Exercise:
Return the lines from the line containing "United States, site archbold_FL-38." onward. Each must match exactly, and the last line of the listing below must be included.

Start of Task data

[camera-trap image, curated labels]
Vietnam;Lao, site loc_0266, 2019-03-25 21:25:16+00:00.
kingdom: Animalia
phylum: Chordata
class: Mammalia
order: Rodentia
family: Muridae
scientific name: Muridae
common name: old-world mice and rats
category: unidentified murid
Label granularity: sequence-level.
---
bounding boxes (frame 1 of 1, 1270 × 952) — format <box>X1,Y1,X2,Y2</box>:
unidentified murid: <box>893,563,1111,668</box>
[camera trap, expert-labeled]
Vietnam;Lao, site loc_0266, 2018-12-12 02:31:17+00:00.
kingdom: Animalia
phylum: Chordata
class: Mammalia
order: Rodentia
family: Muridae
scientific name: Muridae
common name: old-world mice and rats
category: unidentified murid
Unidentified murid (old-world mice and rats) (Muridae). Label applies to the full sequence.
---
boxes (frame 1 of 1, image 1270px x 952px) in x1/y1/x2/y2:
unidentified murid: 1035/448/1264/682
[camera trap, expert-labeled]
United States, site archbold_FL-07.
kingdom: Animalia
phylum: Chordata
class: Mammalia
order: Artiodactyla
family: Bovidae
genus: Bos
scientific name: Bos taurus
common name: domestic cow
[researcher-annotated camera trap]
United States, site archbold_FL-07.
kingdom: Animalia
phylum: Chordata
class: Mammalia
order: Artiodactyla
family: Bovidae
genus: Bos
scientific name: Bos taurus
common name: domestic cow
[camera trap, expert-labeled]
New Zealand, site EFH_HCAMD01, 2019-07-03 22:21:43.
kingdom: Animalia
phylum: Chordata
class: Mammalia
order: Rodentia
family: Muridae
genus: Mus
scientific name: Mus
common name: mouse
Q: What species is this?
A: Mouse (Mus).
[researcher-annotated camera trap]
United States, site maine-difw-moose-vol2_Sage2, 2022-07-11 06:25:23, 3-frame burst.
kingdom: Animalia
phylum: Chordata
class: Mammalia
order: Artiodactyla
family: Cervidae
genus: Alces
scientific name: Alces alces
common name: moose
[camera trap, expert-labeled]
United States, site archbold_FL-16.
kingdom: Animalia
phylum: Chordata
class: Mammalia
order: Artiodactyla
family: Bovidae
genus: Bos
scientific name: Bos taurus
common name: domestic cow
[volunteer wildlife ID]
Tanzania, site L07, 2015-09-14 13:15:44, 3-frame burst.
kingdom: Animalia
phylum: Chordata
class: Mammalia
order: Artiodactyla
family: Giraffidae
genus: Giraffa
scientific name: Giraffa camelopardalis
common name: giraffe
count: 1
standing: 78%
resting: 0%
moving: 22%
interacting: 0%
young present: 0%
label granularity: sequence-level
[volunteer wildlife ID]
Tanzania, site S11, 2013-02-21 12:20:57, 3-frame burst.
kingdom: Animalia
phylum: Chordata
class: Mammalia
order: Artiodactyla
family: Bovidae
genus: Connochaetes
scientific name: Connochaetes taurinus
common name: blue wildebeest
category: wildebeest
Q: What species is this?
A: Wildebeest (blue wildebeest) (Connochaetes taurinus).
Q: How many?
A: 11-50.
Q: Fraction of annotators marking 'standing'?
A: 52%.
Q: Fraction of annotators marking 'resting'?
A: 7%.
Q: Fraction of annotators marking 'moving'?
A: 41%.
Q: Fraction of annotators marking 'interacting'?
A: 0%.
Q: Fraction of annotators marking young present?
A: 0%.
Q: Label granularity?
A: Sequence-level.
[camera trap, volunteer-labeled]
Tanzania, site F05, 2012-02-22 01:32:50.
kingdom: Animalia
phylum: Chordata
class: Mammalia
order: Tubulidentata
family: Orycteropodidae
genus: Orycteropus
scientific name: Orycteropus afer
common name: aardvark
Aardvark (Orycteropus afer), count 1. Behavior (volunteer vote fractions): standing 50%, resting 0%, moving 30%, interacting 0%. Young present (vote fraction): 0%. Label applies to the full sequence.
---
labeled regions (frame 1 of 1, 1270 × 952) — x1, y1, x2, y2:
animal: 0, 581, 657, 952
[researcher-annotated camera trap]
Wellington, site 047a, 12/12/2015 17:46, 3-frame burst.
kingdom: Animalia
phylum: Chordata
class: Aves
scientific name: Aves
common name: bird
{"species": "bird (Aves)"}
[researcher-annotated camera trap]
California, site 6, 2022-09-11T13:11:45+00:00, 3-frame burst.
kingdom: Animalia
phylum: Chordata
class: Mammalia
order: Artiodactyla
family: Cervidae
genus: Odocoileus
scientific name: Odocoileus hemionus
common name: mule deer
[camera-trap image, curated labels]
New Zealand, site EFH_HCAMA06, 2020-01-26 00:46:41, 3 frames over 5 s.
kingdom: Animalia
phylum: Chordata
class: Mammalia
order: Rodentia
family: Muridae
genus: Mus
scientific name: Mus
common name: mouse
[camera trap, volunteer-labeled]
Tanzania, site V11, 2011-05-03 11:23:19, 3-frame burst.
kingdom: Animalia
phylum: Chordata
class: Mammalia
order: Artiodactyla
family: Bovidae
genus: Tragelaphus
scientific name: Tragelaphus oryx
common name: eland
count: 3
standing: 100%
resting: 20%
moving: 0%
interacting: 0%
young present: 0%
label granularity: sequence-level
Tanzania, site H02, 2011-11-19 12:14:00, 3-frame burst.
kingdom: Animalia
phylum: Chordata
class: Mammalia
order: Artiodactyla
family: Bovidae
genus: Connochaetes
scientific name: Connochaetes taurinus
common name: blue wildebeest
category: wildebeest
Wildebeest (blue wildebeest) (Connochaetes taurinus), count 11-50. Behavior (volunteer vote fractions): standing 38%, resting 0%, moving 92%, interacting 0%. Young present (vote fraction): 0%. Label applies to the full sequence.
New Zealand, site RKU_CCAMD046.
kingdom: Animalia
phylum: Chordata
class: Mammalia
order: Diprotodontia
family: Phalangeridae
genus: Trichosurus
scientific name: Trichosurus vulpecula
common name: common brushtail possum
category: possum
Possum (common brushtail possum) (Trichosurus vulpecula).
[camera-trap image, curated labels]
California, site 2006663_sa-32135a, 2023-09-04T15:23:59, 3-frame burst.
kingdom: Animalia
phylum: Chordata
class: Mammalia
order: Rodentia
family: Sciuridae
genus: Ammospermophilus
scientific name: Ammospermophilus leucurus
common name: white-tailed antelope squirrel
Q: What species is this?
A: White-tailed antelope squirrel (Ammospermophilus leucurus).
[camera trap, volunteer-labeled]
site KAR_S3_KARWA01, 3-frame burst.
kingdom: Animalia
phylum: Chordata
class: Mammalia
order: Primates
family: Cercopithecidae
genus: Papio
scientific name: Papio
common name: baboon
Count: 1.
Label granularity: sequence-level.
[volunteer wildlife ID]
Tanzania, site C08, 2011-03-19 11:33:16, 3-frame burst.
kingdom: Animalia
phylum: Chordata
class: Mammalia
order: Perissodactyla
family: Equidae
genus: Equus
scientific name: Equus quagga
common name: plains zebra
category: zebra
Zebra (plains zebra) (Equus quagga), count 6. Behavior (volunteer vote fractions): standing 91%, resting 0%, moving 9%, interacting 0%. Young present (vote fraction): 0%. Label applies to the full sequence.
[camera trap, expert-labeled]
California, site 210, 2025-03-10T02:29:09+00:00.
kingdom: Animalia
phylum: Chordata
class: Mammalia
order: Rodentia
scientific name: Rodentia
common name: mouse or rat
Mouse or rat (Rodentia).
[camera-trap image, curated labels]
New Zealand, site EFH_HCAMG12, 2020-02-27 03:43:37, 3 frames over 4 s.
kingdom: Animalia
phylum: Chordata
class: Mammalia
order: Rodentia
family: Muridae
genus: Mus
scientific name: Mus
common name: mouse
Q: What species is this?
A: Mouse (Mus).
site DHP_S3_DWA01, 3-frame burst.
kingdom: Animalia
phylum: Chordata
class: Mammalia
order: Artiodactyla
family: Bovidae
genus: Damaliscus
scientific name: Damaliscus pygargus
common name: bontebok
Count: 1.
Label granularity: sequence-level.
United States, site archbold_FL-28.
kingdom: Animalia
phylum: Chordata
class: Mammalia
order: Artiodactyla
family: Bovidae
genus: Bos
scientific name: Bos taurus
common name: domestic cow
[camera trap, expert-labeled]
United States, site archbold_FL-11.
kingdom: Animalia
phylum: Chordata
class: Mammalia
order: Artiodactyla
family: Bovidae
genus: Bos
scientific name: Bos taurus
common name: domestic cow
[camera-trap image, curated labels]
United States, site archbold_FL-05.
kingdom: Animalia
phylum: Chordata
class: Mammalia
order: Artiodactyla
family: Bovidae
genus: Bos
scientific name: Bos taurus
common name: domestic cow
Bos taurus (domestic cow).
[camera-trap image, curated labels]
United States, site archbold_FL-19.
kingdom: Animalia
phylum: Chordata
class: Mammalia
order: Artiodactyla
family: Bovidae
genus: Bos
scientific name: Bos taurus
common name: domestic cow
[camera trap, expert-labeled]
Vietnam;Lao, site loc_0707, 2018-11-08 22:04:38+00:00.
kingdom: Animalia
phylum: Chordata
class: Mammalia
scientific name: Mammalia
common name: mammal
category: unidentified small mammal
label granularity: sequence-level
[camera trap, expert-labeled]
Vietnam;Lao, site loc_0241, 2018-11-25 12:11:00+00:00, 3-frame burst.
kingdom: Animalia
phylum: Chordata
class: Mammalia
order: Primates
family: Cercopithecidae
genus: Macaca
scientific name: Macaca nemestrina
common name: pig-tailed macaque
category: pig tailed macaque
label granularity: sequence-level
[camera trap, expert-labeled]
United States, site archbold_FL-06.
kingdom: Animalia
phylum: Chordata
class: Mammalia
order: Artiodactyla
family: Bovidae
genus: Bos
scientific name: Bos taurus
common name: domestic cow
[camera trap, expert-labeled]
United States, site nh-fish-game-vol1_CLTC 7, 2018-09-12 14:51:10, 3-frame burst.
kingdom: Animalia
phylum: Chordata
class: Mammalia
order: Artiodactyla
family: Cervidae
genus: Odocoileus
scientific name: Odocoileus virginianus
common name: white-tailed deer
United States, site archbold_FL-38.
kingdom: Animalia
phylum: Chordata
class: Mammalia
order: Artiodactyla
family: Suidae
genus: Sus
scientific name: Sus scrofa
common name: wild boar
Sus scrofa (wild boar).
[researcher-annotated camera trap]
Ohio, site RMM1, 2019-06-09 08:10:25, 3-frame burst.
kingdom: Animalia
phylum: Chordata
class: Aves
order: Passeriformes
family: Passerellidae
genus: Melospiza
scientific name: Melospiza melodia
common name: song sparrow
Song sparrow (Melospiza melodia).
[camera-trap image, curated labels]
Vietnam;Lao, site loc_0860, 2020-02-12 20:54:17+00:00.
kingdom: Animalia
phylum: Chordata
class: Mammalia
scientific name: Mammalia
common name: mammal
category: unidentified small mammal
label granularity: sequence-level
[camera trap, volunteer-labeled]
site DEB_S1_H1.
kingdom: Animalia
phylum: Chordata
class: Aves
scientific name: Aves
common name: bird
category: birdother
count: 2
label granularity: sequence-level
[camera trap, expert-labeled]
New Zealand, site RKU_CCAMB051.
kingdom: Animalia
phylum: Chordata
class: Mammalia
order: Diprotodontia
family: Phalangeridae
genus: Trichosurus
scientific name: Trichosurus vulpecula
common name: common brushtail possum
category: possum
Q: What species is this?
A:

End of Task data

Response for this exercise:
United States, site archbold_FL-38.
kingdom: Animalia
phylum: Chordata
class: Mammalia
order: Artiodactyla
family: Suidae
genus: Sus
scientific name: Sus scrofa
common name: wild boar
Sus scrofa (wild boar).
[researcher-annotated camera trap]
Ohio, site RMM1, 2019-06-09 08:10:25, 3-frame burst.
kingdom: Animalia
phylum: Chordata
class: Aves
order: Passeriformes
family: Passerellidae
genus: Melospiza
scientific name: Melospiza melodia
common name: song sparrow
Song sparrow (Melospiza melodia).
[camera-trap image, curated labels]
Vietnam;Lao, site loc_0860, 2020-02-12 20:54:17+00:00.
kingdom: Animalia
phylum: Chordata
class: Mammalia
scientific name: Mammalia
common name: mammal
category: unidentified small mammal
label granularity: sequence-level
[camera trap, volunteer-labeled]
site DEB_S1_H1.
kingdom: Animalia
phylum: Chordata
class: Aves
scientific name: Aves
common name: bird
category: birdother
count: 2
label granularity: sequence-level
[camera trap, expert-labeled]
New Zealand, site RKU_CCAMB051.
kingdom: Animalia
phylum: Chordata
class: Mammalia
order: Diprotodontia
family: Phalangeridae
genus: Trichosurus
scientific name: Trichosurus vulpecula
common name: common brushtail possum
category: possum
Q: What species is this?
A:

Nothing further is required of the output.